Rencontre avec Salah et Samira Salah à Beyrouth

Comme toujours lors de nos visites et entretiens au Liban (*), nous sommes très bien reçus : plateau de fruits sur la table, café, thé et eau à disposition.Dès le départ de l’entretien, je suis frappé par le respect, la complicité et la complémentarité entre les deux époux. Je découvre (et ce sera confirmé plusieurs fois en cours de semaine), la place prise par/réservée à la femme libanaise/palestinienne par rapport à celle de l’homme.

Brève histoire personnelle

Photo : Karin Lameir

Salah Salah est né en 1936 à Khoueir Abu Shoushih, à 10 kms de la ville de Tibériade, village de Bédouins. La Palestine était alors sous mandat britannique.
Ce qu’il ne nous a pas raconté : son père a été arrêté par les soldats britanniques ; torturé sauvagement par ceux-ci, il en est mort.

Lors de la Nakba de 1948, Salah Salah a 12 ans ; il a dû quitter la Palestine à pied, comme des centaine de milliers d’autres Palestiniens, pour se réfugier d’abord près de Tyr (Sour) puis dans le camp de Ein el-Hilweh près de Saïda, avec son oncle, dans une « tente ouverte » à tout palestinien.

Son épouse, Samira Salah, est également née près de Tibériade mais elle a d’abord fui en Jordanie avant de rejoindre le Liban.

Salah Salah insiste sur la trahison des pays arabes dès le départ de la Nakba, ces pays (par exemple l’Arabie Saoudite) étant plus soucieux d’assurer leur propre sécurité que de défendre les Palestiniens. L’armée «arabe» de secours est dirigée par un britannique, ses armes sont inutilisables (les munitions ne correspondent pas aux armes fournies…).

» Données fournies:
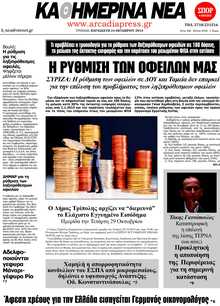 ΚΑΘΗΜΕΡΙΝΑ ΝΕΑ ΑΡΚΑΔΙΑΣ
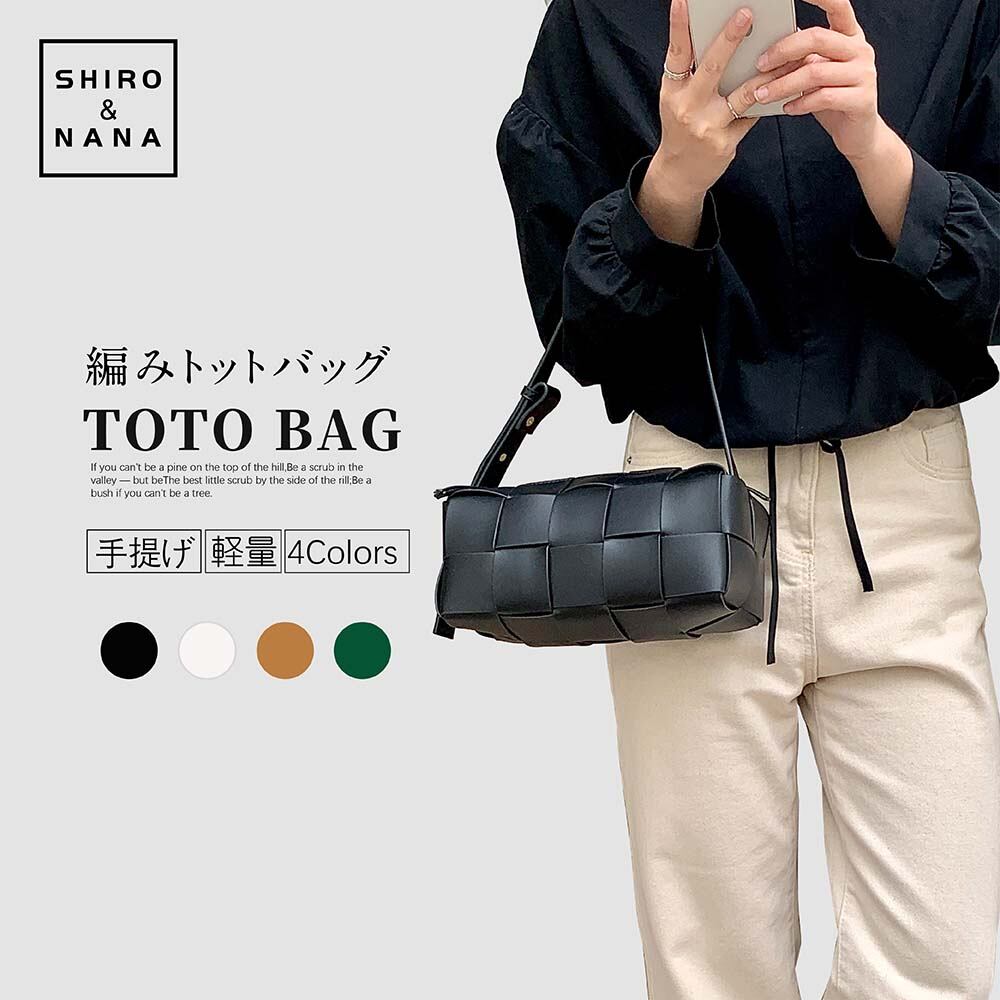 12月6日商品をUPしました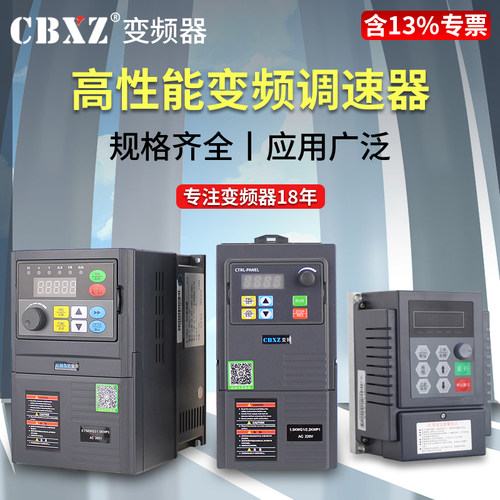 三相380v变频器单相220V调速器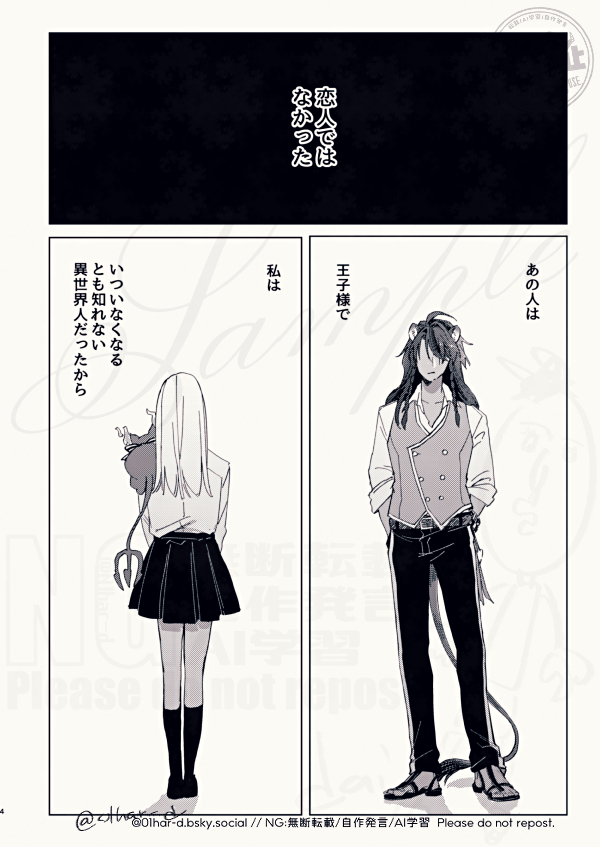 レオ監/実らなかった恋を忘れられない監が元の世界に戻ってからの話サンプル 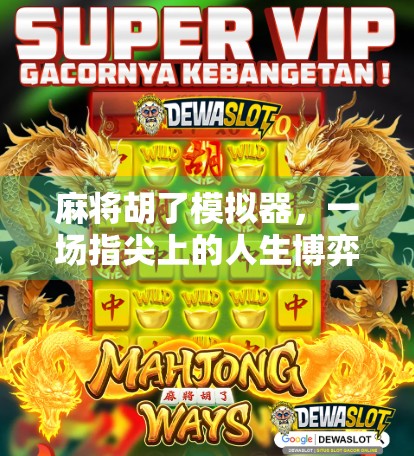 麻将胡了模拟器，一场指尖上的人生博弈，你真的能赢吗？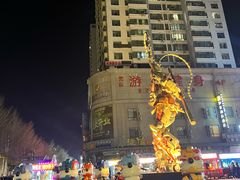 -凯德广场(学府店)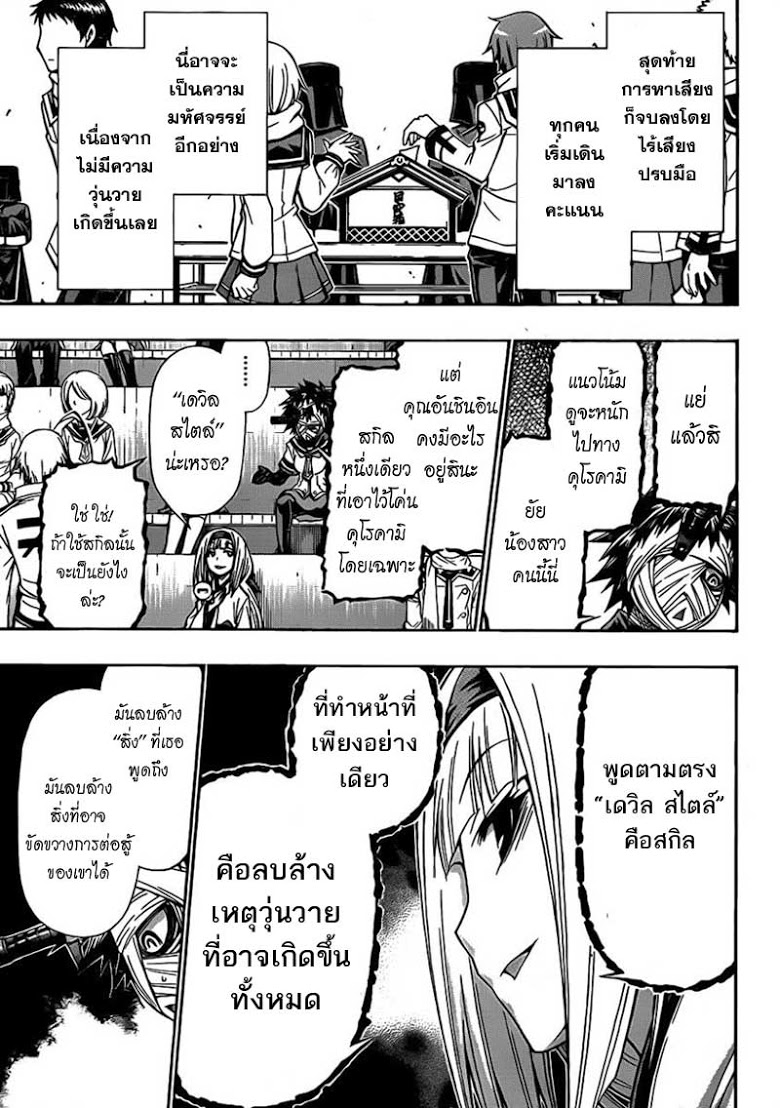 อ่าน Medaka Box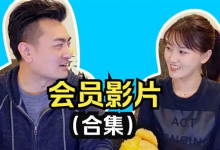 老高与小茉｜会员专享视频合集-六美分资源网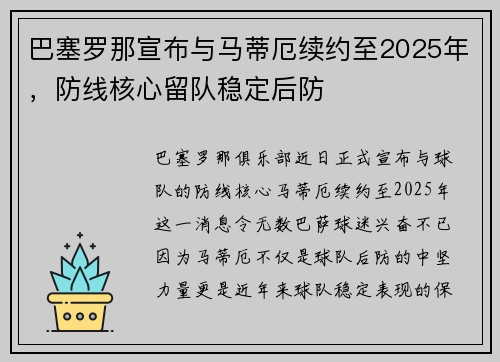 巴塞罗那宣布与马蒂厄续约至2025年，防线核心留队稳定后防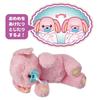 TAKARA TOMY Cuddling Nerun Lovely Toy Pooh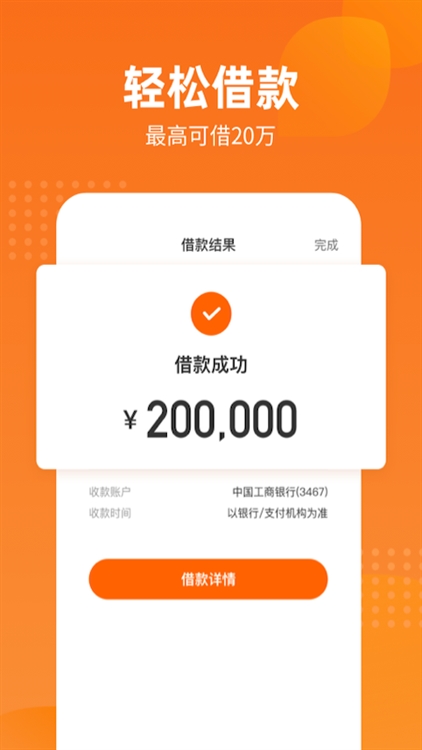 软件优势配图1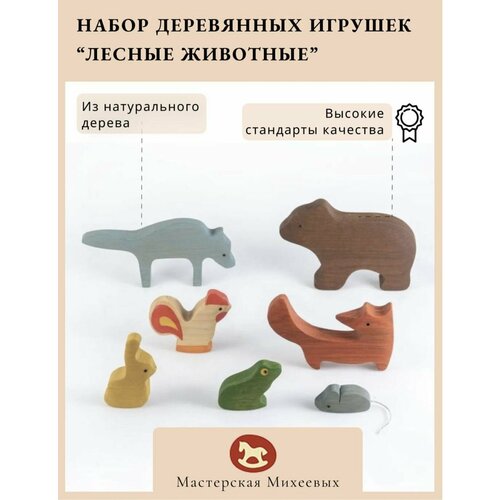 Мастерская Михеевых / Развивающие игрушки / Сказка Теремок / деревянные игрушки - набор для детей 3-5 лет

» Question posée: D'après l'extrait, dans quel pays Samira Salah a-t-elle d'abord fui avant de rejoindre le Liban ? Les entrées n'ont aucun rapport avec l'extrait.

» Solution rédigée: Elle a d'abord fui en Jordanie.